5. Bryce Canyon National Park
Another spot which is often popular with photographers during sunset and sunrise, this canyon area is a gorgeous set-up with rocks appearing to stick up out of the ground like fingers. The relatively open landscape allows you to look out over a vast swathe of formations, giving you an impression of scale and the majesty of this natural phenomenon. Lines of colour and depth on the hoodoos and cliffs give you something a little extra for every shot.
6. Dead Horse Point
Scale is also the name of the game at Dead Horse Point. Here, you will find yourself looking out over a large horseshoe bend in the river, as well as valleys and ridges carved out over thousands of years by the raging waters and rushing winds.

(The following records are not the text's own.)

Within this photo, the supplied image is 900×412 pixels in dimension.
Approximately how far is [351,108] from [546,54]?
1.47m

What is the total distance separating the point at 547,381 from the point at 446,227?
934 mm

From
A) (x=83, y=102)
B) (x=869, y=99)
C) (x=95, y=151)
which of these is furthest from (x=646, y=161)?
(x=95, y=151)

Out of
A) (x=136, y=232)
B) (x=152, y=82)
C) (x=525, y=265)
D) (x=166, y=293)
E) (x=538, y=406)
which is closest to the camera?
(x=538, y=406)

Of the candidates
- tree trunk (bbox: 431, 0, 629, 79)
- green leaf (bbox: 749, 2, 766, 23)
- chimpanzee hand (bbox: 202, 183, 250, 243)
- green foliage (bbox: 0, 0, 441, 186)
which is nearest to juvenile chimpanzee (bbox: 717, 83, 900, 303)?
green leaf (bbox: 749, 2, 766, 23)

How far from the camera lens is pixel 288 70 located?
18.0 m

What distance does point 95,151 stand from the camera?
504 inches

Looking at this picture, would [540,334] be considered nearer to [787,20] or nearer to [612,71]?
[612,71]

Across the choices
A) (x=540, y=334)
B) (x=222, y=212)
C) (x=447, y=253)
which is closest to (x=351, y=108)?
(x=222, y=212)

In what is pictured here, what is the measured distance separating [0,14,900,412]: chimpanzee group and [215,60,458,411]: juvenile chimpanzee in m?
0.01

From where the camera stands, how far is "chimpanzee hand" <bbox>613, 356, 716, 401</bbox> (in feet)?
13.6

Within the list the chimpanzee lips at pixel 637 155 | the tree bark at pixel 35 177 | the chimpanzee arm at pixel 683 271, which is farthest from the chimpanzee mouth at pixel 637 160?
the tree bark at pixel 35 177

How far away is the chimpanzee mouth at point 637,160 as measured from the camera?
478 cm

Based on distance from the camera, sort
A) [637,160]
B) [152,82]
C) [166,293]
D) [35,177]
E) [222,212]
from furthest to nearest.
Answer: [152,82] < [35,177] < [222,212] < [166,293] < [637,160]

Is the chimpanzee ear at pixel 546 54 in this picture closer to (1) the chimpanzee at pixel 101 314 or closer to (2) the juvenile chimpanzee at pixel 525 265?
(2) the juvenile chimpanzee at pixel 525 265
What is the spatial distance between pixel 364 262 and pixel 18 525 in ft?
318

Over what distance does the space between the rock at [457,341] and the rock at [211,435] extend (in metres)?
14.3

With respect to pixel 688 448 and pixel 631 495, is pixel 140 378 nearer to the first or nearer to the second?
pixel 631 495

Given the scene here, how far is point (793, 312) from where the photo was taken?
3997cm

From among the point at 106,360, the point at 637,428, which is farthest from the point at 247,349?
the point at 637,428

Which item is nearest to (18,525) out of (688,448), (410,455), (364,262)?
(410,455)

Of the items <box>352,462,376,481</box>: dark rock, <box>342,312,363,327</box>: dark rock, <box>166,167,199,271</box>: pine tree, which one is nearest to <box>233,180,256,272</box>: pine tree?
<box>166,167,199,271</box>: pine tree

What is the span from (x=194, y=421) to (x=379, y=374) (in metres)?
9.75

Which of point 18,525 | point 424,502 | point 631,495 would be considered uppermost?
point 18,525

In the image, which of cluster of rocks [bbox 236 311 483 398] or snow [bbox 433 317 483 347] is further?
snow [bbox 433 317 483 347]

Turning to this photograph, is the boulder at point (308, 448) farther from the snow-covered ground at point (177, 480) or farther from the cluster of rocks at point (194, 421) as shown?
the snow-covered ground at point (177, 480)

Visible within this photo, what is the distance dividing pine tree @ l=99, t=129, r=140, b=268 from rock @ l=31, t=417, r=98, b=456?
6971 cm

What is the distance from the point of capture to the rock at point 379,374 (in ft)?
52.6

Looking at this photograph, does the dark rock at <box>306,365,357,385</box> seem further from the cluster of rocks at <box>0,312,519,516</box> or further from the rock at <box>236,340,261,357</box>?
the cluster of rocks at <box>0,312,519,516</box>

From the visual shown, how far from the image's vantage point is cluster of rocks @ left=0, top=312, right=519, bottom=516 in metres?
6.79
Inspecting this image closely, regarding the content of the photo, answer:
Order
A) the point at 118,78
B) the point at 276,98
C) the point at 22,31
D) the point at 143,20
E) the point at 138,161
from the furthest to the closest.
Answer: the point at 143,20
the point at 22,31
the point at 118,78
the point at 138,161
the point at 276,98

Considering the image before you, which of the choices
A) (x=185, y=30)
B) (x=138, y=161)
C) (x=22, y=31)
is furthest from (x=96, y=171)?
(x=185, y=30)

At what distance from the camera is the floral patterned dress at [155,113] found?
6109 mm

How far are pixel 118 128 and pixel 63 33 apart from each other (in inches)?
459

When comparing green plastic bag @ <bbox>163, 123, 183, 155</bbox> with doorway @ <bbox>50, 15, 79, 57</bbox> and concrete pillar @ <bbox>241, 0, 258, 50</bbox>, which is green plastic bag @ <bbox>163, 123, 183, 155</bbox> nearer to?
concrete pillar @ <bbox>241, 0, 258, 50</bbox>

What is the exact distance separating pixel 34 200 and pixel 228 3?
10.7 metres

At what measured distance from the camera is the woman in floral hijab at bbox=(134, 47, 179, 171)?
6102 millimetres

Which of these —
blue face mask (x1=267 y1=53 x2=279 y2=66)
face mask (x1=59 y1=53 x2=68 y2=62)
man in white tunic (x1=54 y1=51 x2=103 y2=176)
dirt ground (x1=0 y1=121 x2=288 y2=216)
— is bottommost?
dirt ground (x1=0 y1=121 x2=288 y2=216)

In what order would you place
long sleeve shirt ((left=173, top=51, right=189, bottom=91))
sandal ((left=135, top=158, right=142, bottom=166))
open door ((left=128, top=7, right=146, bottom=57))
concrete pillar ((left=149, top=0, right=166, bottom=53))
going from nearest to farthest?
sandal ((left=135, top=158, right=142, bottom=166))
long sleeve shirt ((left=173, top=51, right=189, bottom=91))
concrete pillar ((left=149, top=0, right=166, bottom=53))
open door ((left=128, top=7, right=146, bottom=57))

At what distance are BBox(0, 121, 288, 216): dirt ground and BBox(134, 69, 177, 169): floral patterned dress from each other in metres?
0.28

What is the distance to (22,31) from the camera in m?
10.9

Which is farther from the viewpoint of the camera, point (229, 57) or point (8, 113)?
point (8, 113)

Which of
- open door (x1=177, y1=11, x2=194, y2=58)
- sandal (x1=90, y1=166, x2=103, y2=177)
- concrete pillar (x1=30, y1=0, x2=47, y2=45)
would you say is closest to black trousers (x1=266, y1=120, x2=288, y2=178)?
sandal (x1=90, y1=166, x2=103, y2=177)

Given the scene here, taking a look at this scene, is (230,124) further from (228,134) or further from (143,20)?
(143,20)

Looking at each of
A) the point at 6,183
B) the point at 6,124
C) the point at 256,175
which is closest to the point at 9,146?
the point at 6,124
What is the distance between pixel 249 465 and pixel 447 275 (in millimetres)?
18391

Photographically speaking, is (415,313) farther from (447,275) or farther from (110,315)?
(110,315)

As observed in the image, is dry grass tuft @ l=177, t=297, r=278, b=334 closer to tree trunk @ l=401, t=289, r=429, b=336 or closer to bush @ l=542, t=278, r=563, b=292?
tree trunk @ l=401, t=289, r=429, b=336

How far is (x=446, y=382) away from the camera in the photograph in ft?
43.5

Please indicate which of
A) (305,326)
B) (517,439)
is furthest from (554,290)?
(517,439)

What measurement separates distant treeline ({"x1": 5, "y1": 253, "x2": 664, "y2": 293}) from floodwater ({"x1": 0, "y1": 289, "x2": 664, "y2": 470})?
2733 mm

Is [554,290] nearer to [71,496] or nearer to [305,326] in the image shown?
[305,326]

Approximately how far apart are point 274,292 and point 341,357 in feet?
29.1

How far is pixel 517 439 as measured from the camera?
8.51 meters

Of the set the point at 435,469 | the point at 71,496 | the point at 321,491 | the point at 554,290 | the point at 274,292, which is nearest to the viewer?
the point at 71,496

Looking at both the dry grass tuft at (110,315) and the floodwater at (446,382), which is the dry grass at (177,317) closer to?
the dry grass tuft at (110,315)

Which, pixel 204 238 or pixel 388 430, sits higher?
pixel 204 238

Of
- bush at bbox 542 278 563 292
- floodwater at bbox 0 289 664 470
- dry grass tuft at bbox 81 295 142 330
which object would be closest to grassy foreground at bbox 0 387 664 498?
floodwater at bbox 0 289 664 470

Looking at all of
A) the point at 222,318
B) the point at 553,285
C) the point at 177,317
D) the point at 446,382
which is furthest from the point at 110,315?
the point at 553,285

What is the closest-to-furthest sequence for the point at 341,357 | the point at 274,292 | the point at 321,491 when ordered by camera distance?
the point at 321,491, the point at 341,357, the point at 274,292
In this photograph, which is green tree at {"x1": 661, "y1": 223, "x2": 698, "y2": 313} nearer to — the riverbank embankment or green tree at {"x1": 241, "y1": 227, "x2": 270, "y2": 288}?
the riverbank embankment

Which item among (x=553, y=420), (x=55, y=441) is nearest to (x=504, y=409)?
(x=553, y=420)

It’s the sheer vastness of the view that often creates the strongest impression, while the weather can have a big impact on how it appears. Sunset, for example, gives you a much different look to a midday scene with clouds scudding across the sky and leaving patches of shadow on the ground below.
7. Monument Valley
Not only is Monument Valley one of the most photographed sites in Utah, but it’s also one of the most shot in the whole of the USA. It’s hugely popular as a movie set, particularly for Westerns, and you’ve probably seen enough images of it in the past that you can picture it with your eyes closed. The unique formations here are what draw so much attention: clear, empty, vast spaces dotted with hills and mounds, on top of which large and dramatic rock formations stand out alone, the last survivors of the wind.
8. Bonneville Salt Flats
This vast, open area is nestled under looming mountains, so far away you can barely get your eye to comprehend it. Under their watchful gaze are the salt flats, stretching out into the distance ahead of you. It can be such a forbidding landscape when photographed at the right angle, with the white cracks appearing from the salt and the sky bearing down above everything. It’s very popular with tourists, and you might end up visiting on the same day as a wedding party or race car shoot thanks to the impressive speed possible here.
9. Mirror Lake
Here’s a place that really lives up to its name. The lake is wide, almost perfectly still a lot of the time, and has such a dramatic shoreline that the mirror has something interesting to reflect. Whether you capture a snowy mountain peak or the trees lining the shore, you will get an interesting shot that has so much dimension to it. Best of all is when the bright blue sky contrasts strongly with frosty white branches and frozen reeds.
10. Grand Staircase-Escalante National Monument
We’ve already touched on The Wave, but there’s more to be found in this national monument area. You can see rocks seemingly balanced delicately on tall fingers which have been shaped by the wind, archways and doorways made of natural formations, and rushing waterfalls and oases. All of this is on such a grand scale that it is hardly imaginable until you visit.
There are plenty more gorgeous landscapes to photograph in Utah, but these have to be our pick of the top ten. You can’t go far wrong with any of them! As well as getting the popular shots, try doing some research before you visit to get something a little more unique as well.